EYEING THE LANDSCAPE

Like any new paradigm, today’s shifting model of work and the technologies being deployed to enable it are apt to change. A case in point is remote work by employees, something in which every worker has now taken a crash course. While younger generations insist upon the freedom to perform tasks where they want and when, the collaborative nature of project teams requires a reasonable amount of face-to-face input at the office. Consequently, the pendulum is swinging back toward clocking in at least part of the day.

Technologies assisting recruitment through performance talent management also are expected to evolve along the lines that Bersin mentioned—toward greater utility by people to do their work more efficiently, collaboratively and successfully. More providers will crowd the already crowded HR solutions market, he adds. “VC firms are throwing money at any startup with a new take on how to enhance the work of project teams, particularly those developing at midsize companies with 500 to 1,000 employees,” he says, noting that when “the economy flattens there will be a huge shakeup.”

In many ways, the new work paradigms and advancements in people-oriented HR technologies put employees in an extraordinary position of decision-making power, despite dystopian reports of robots replacing people. As Ancona puts it, “Empowering employees with the autonomy to choose work they want to do and providing them with learning opportunities and technology tools to do this work efficiently and effectively results in more engaged people and a more productive workforce.”

Talent is important but how you treat people is everything.

WHAT TO BUY: Finding software that conforms to work expectations

Investment dollars are flowing into the HR technology space at the same time that revolutionary innovations in work paradigms are hyper-accelerating, making the decision of which HR software to purchase from which provider a daunting task.

To strike a delicate balance between need and cost, Franz Gilbert, vice president and HR solutions provider at Big Four firm Deloitte, suggests beginning with a determination of what the organization is looking to achieve through its HR technology strategy. “Think about the problem to be solved first and then how the HR solution fits into your overall plans and budget,” says Gilbert.

In some cases, a company’s existing HR vendors may have new talent management and collaborative work technology tools that address the problem to be solved at a reduced cost than buying it elsewhere.

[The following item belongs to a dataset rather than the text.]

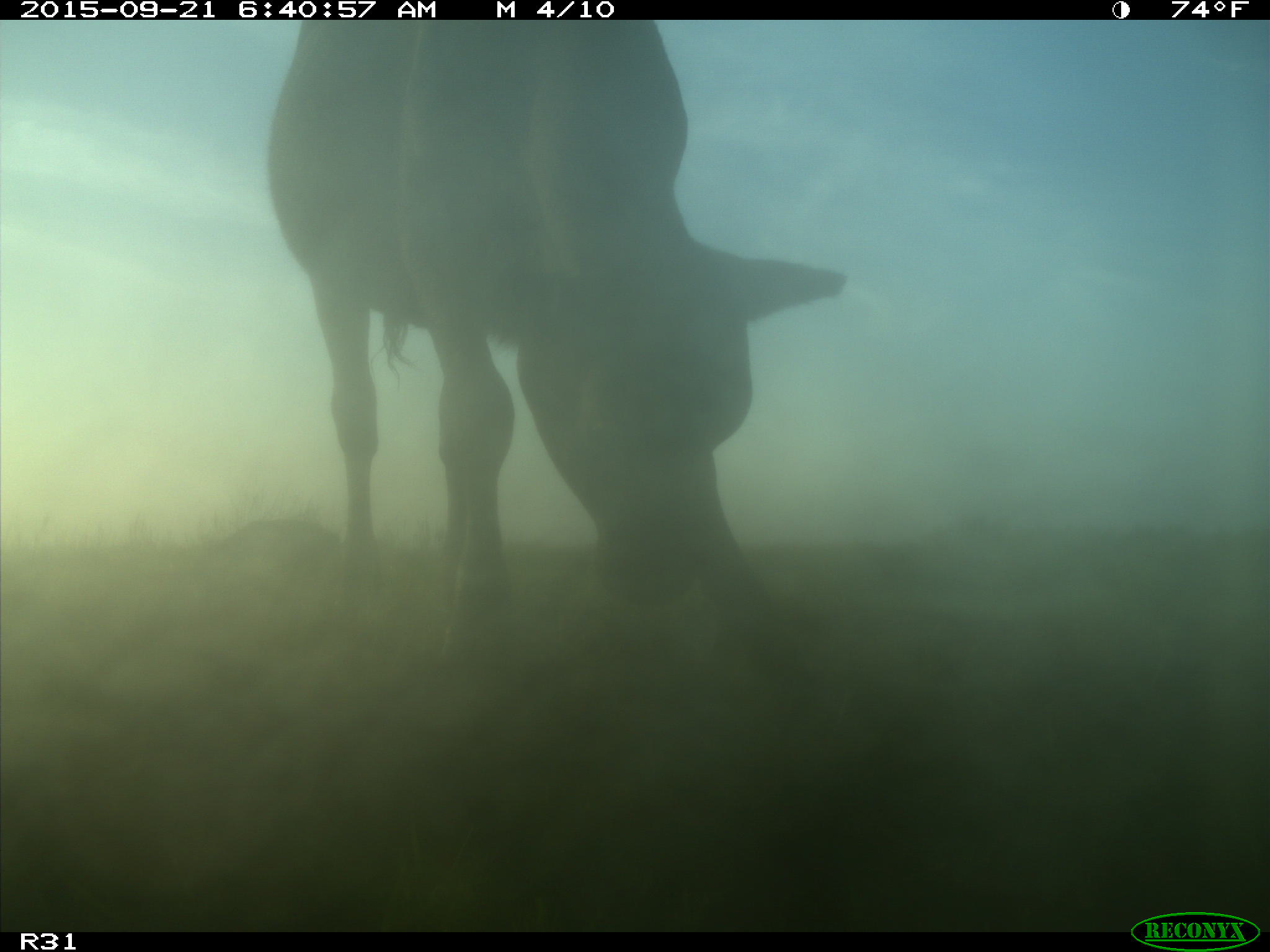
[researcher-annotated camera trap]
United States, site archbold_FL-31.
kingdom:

Nevertheless, for comparative purposes, the product features and functions of other vendors must be vetted before making a decision.

“A new HR platform can generate new perspectives for how HR processes can be accomplished,” Gilbert says. “Given the wide range of HR providers out there, it makes sense to assess the company’s experience working with current HR providers versus startups and larger companies.”

In evaluating both camps, beware of buying shiny new HR software and sticking with older HR processes, which “negates the proposed benefits [of the new solution],” Gilbert says. “Instead, take the opportunity to optimize processes using the new features and functions.”

Since HR systems affect how work is to be performed, workforce adoption is crucial to achieving the desired end state. To mitigate the potential fallout produced by a new system, Gilbert advises that HR invest in a change management discipline that addresses the people side of the software implementation. “This is a critical step toward achieving both widescale adoption and a successful software deployment,” he says.

Josh Bersin, founder of Bersin by Deloitte and currently dean of the Bersin Academy, agrees that any HR technology decision must be driven by the use of the tools by the workforce. “The number one criterion in selecting the right HR software from the right provider is pretty simple: do your employees like using it,” he says. “My advice to CEOs is to direct the chief human resources officer to insist to the provider on a pilot project. The provider would agree to offering workshops where employees use the tool for a month or two to see if it makes work more efficient and productive. If that’s not the case, it’s not the right solution.”

Russ Banham is a Pulitzer-nominated financial journalist and best-selling author.